--- start ---

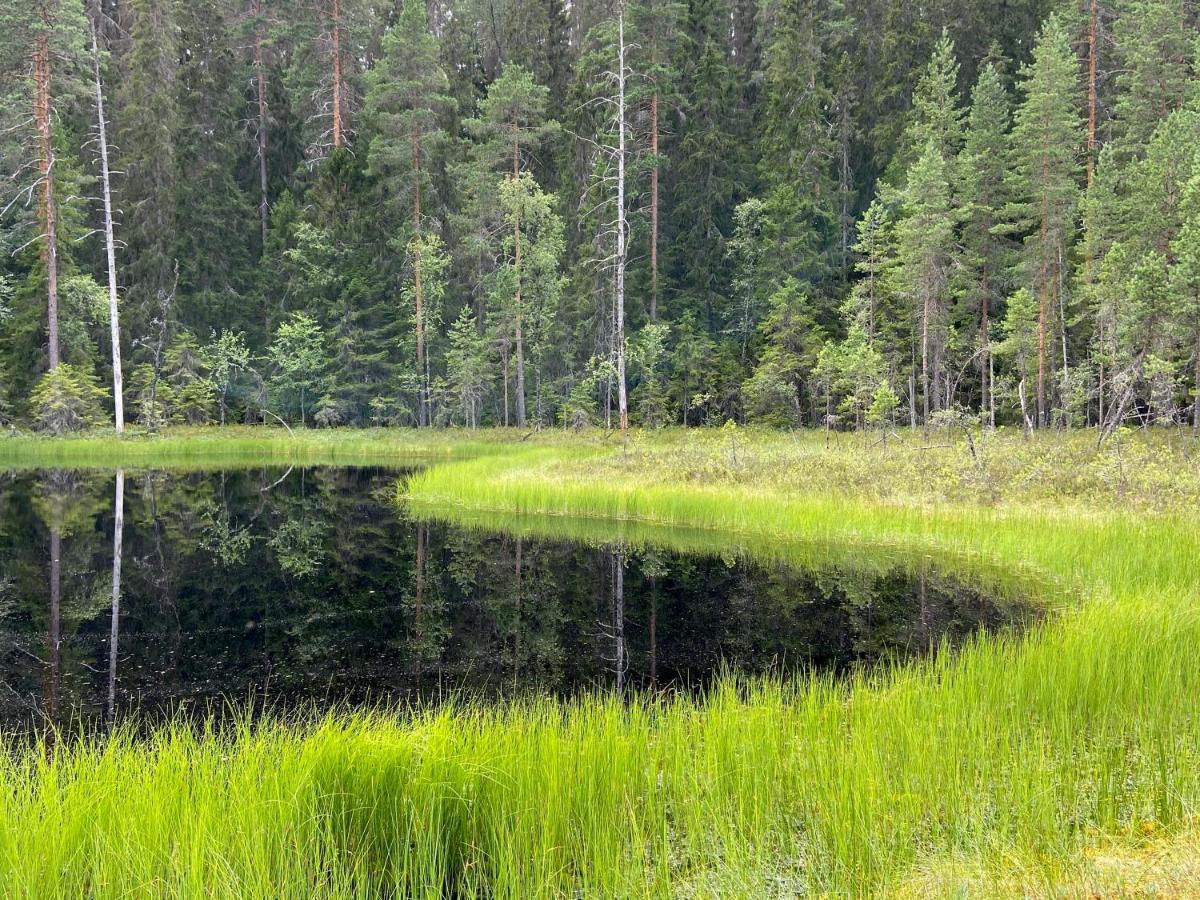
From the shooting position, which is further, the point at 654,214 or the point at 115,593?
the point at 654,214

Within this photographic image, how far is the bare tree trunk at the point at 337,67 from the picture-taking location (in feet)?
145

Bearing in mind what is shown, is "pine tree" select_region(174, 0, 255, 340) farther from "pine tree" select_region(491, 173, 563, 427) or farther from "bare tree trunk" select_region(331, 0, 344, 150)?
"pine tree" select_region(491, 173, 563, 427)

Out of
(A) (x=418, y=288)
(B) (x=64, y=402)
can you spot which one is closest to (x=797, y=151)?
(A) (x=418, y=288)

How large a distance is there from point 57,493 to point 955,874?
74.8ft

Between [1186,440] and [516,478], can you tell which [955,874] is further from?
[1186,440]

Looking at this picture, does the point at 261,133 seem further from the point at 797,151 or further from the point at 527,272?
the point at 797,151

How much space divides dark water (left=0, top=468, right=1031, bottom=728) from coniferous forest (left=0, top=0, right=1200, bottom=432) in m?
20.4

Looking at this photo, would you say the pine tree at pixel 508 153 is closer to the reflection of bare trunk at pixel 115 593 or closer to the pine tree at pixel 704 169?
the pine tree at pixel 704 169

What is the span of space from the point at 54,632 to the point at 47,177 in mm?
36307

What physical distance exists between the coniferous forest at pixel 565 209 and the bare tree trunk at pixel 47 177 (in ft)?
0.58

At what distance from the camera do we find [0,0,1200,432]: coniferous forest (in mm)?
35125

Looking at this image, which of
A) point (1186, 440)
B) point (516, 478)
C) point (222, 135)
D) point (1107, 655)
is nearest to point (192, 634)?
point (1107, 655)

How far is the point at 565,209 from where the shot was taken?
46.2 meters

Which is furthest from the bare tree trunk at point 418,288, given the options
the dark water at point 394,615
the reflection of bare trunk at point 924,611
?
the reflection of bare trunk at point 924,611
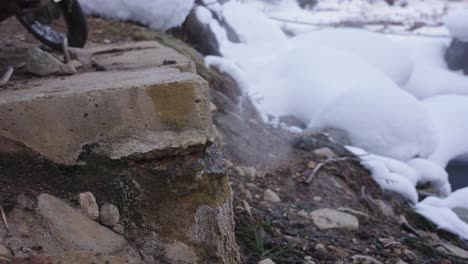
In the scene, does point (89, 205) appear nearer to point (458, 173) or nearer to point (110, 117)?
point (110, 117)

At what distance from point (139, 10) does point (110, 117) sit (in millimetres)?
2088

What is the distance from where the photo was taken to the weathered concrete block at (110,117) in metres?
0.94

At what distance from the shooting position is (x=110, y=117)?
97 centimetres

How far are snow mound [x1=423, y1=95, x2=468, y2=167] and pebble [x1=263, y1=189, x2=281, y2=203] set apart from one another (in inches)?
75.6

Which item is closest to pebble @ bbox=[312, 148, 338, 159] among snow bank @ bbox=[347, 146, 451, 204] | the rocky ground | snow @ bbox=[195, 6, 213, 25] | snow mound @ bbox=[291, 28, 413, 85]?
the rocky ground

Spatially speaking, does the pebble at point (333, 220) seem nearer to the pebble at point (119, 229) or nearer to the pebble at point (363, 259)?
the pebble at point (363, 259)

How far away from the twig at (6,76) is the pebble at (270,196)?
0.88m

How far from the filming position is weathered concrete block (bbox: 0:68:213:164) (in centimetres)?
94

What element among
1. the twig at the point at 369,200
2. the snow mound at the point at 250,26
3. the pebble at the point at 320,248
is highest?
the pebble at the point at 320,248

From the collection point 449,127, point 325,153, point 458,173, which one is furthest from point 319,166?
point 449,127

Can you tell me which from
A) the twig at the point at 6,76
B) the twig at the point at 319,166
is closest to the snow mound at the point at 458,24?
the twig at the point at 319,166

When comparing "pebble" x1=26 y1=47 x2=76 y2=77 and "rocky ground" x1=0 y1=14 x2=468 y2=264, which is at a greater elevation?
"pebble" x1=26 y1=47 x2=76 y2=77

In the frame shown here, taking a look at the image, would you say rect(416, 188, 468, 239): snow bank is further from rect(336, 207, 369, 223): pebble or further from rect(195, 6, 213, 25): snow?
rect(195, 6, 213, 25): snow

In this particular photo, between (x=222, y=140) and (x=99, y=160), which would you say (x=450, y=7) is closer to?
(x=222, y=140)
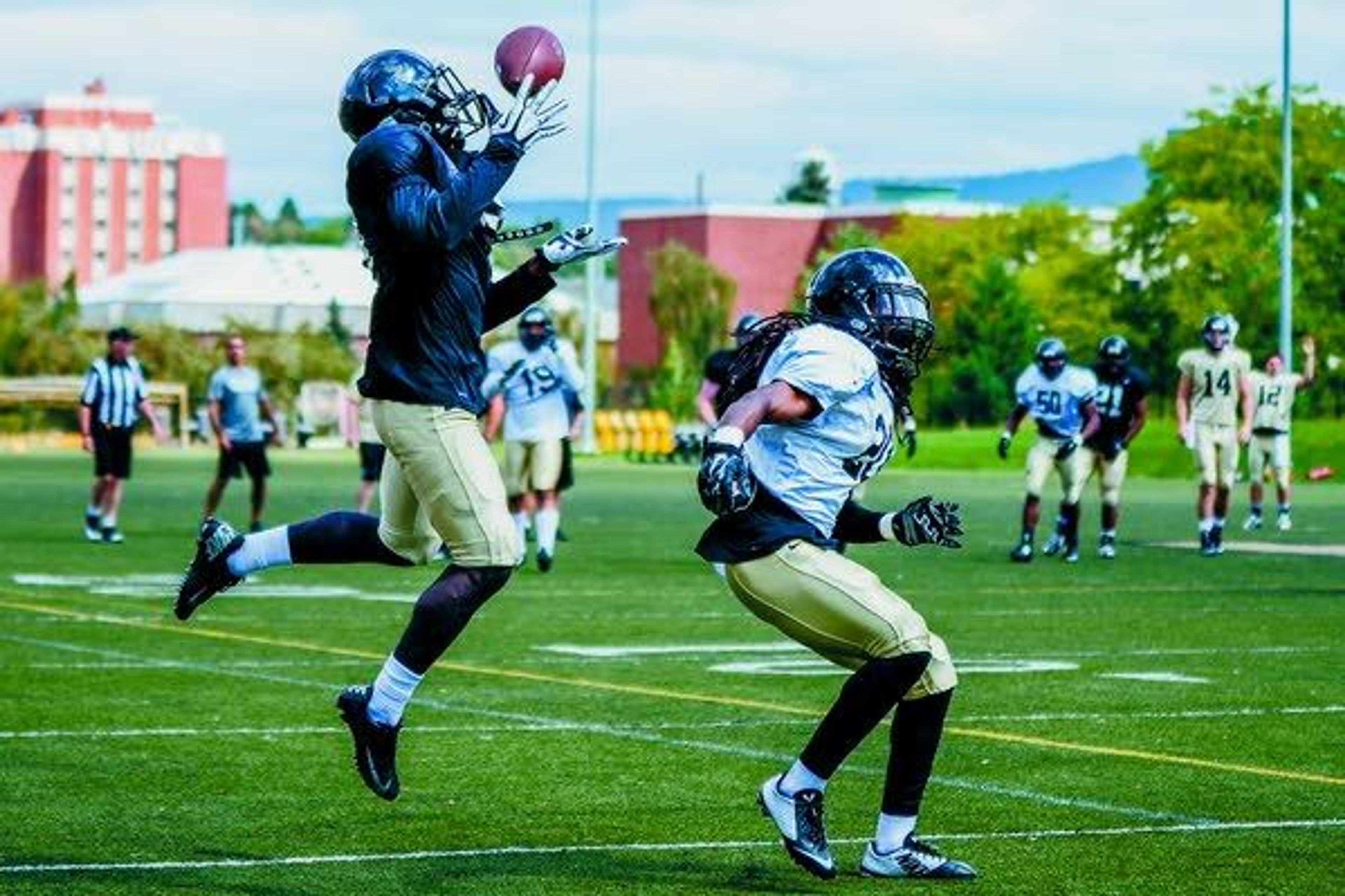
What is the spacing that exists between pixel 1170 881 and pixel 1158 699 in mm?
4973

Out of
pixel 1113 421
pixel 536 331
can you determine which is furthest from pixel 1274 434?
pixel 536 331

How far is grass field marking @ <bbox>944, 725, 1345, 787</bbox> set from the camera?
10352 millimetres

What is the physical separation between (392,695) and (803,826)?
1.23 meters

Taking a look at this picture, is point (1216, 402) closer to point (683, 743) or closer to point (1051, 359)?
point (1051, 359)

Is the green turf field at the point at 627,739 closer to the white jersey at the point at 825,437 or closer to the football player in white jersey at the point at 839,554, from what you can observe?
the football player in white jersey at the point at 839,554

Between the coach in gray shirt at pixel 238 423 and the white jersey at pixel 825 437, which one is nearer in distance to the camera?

--- end ---

__What you are asked to do__
Extract exactly the lines above from the line containing "From the collection" through the last one, both ends included, but not the pictures.

__Solution to the exercise__
From the collection point 449,127, point 325,153, point 458,173, which one is furthest from point 319,166?
point 449,127

Can you tell me which from
A) the twig at the point at 6,76
B) the twig at the point at 319,166
is closest to the snow mound at the point at 458,24?
the twig at the point at 319,166

When comparing "pebble" x1=26 y1=47 x2=76 y2=77 and "rocky ground" x1=0 y1=14 x2=468 y2=264, which is at a greater elevation?
"pebble" x1=26 y1=47 x2=76 y2=77

In the frame shown here, taking a look at the image, would you say rect(416, 188, 468, 239): snow bank is further from rect(336, 207, 369, 223): pebble or further from rect(195, 6, 213, 25): snow?
rect(195, 6, 213, 25): snow

In this particular photo, between (x=222, y=140) and (x=99, y=160), which would you say (x=450, y=7) is closer to?
(x=222, y=140)
What is the spacing that exists between pixel 1170 881 and pixel 1158 699 in mm?
4973

Out of
pixel 1113 421
pixel 536 331
can you determine which is furthest from pixel 1274 434?
pixel 536 331

How far is grass field marking @ <bbox>944, 725, 1345, 787</bbox> set from the camera?
10352 millimetres

What is the physical separation between (392,695) and (803,826)?
1.23 meters

Taking a look at this picture, is point (1216, 402) closer to point (683, 743) or closer to point (1051, 359)?
point (1051, 359)

Is the green turf field at the point at 627,739 closer to the white jersey at the point at 825,437 or closer to the football player in white jersey at the point at 839,554, from what you can observe?
the football player in white jersey at the point at 839,554

Between the coach in gray shirt at pixel 238 423 and the white jersey at pixel 825 437, which one is nearer in distance to the camera?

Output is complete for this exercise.